Outgoing President Barack Obama – and his wife – have been making the rounds offering their final thoughts in the waning days of Obama’s presidency.
In a recent podcast interview with David Axelrod – Obama’s former senior advisor during his presidency – Obama said that despite Trump’s win, he’s still confident in his own message:
AXELROD: Well, let me try something out on you. I mean, my sense is that McConnell, just as a clinical political matter, recognized the power of your message and figured out very quickly — and he’s pretty much said this — that if we were to cooperate, it would’ve meant that he had figured this out.

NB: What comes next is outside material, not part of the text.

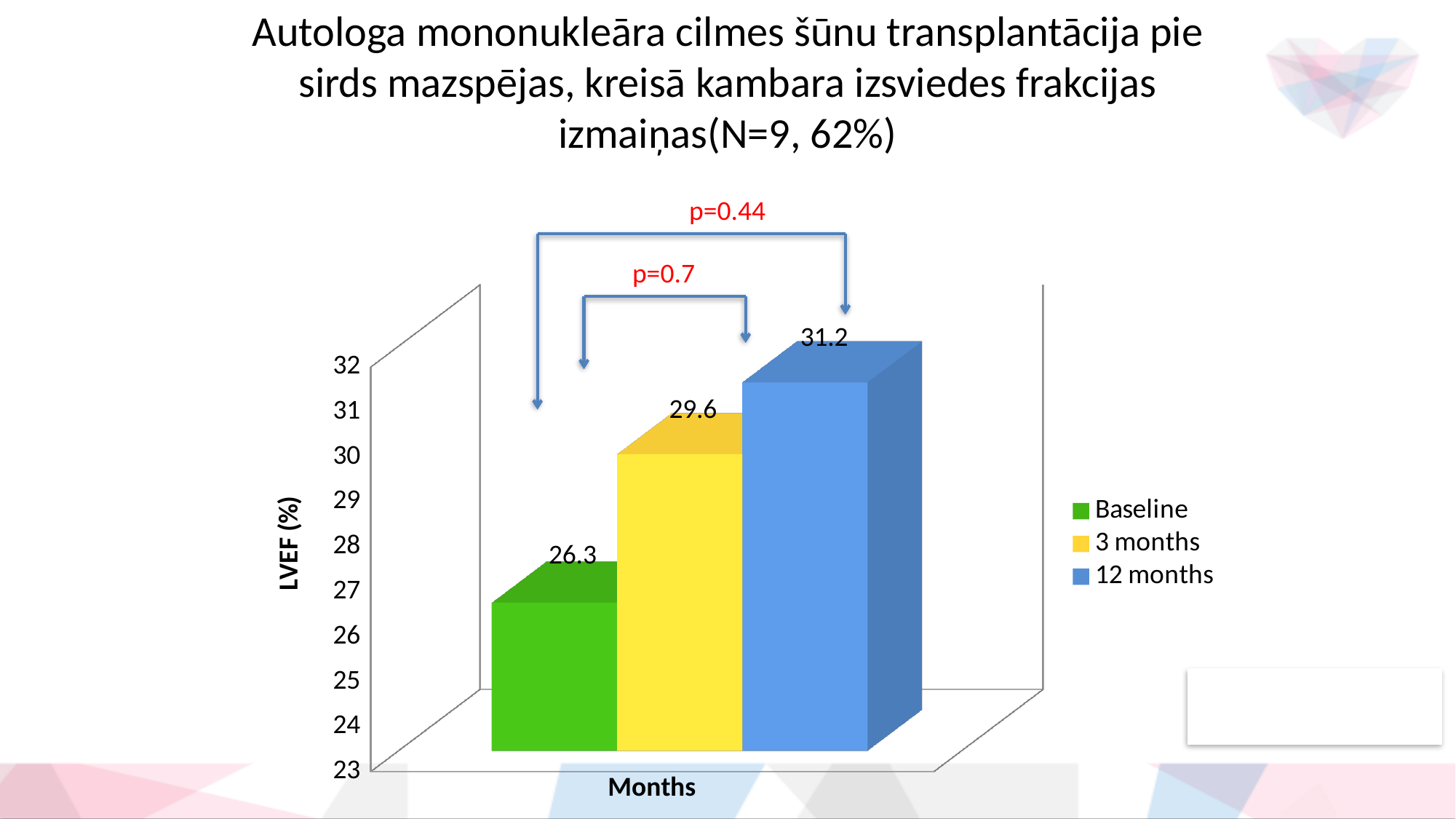
How many bars are plotted in the chart? 3 Which time point has the highest LVEF value? 12 months How many series does the legend list? 3 What is the LVEF value at 12 months? 31.2 What kind of chart is shown on the slide? Bar chart What is the LVEF value at Baseline? 26.3 What is the difference between the 3 months and Baseline LVEF values? 3.3 Do the LVEF values rise or fall from Baseline to 12 months? Rise What is the LVEF value at 3 months? 29.6 Which is larger, the LVEF value at 3 months or at 12 months? 12 months Which time point has the lowest LVEF value? Baseline What is the difference between the 12 months and Baseline LVEF values? 4.9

OBAMA: It would’ve validated this vision and it would’ve reinforced it and — and it would have, I think, consolidated itself for a generation or two. And so Mitch McConnell’s insight, which I’ve — I’ve said, just from a pure…
AXELROD: Yeah, right.
OBAMA: … tactical perspective, was pretty smart and well executed, the degree of discipline that he was able to impose on his caucus was impressive. His insight was that we just have to say no to that. And if we can just throw sand in the gears, then at a time of deep economic crisis, when people are really stressed, really worried, we’re already stressed and worried before the crisis, now are thinking the — the bottom’s falling out of their lives and their home prices are going down, their 401(k)s are evaporating, they’re losing their jobs.
That if we just say no, then that will puncture the balloon, that all this talk about hope and change and no red state and blue state is — is proven to be a mirage, a fantasy. And if we can — if we can puncture that vision, then we have a chance to win back seats in the House and…
AXELROD: Which they did.
OBAMA: And — and win back seats in the Senate. And — and so, I understand what happened politically.
Two points I would make though, David, because obviously in the wake of the election and Trump winning, a lot of people have — have suggested that somehow, it really was a fantasy. What I would argue is, is that the culture actually did shift, that the majority does buy into the notion of a one America that is tolerant and diverse and open and — and full of energy and dynamism.
And — and the problem is, it doesn’t always manifest itself in politics, right? You know, I am confident in this vision because I’m confident that if I — if I had run again and articulated it, I think I could’ve mobilized a majority of the American people to rally behind it.
I know that in conversations that I’ve had with people around the country, even some people who disagreed with me, they would say the vision, the direction that you point towards is the right one.